When transport.dns is configured, the SDK intentionally resolves the engine name before opening the proxied connection and sends the selected IP address to the proxy. This is the correct mode when the client must use a dedicated resolver, DNS over TLS, DNSSEC validation, or a resolver reachable through a specific local route.
transport:
dns:
override: 1.1.1.1:853
tls: true
serverName: cloudflare-dns.com
dnssec: trueThe same DNS policy is used for direct engine hostname resolution and for ECH discovery through DNS SVCB and HTTPS records. Without explicit DNS settings, the SDK uses the platform resolver configuration. On macOS, scoped per-domain resolvers from the system DNS state are respected.

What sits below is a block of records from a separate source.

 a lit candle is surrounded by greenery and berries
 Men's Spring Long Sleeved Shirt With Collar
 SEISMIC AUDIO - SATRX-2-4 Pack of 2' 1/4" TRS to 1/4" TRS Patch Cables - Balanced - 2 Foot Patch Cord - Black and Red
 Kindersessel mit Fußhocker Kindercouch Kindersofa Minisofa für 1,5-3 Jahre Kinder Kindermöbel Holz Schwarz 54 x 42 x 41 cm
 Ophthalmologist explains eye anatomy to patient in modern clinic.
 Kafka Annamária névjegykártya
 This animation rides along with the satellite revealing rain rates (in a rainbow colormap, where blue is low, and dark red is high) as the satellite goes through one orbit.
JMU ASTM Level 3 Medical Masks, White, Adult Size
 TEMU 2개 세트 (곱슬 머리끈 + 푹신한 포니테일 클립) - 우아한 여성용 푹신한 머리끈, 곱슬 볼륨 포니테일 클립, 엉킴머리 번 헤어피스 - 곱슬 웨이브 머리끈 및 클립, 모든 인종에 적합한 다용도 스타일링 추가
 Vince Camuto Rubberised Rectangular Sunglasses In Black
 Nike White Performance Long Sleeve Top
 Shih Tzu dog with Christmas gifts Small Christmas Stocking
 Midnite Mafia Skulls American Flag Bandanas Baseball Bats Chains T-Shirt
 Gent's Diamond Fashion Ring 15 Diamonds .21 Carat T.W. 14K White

Bind and address-family settings apply to the local side of the selected path. With a proxy, that means the TCP or UDP socket opened toward the proxy is bound or constrained; with custom DNS, the SDK resolves the engine hostname first and sends the selected IP address through the proxy protocol.
Environment Variables
The config bridge reads the same core environment variables as the CLI.
| Variable | Use |
|---|---|
RSTREAM_CONFIG | Select the configuration file path. |
RSTREAM_CONTEXT | Select a named context from the configuration file. |
RSTREAM_ENGINE | Override the engine endpoint used by runtime clients. |
RSTREAM_AUTHENTICATION_TOKEN | Override the authentication token used by the SDK. |
RSTREAM_MTLS_CERT_FILE | Client certificate file for mTLS agent authentication. |
RSTREAM_MTLS_KEY_FILE | Client private key file for mTLS agent authentication. |
RSTREAM_QUIC_TRANSPORT | Set to 1 to make config.NewClientFromEnv() use QUIC transport while preserving configured bind, DNS, and proxy settings. |
HTTPS_PROXY / HTTP_PROXY / ALL_PROXY / NO_PROXY | Used when transport.proxy.fromEnvironment is true and no explicit proxy URL is configured. |
Token authentication and mTLS agent authentication are mutually exclusive for the control-channel connection. When both mTLS variables are set, the SDK authenticates that connection with the client certificate and does not use a stored context token.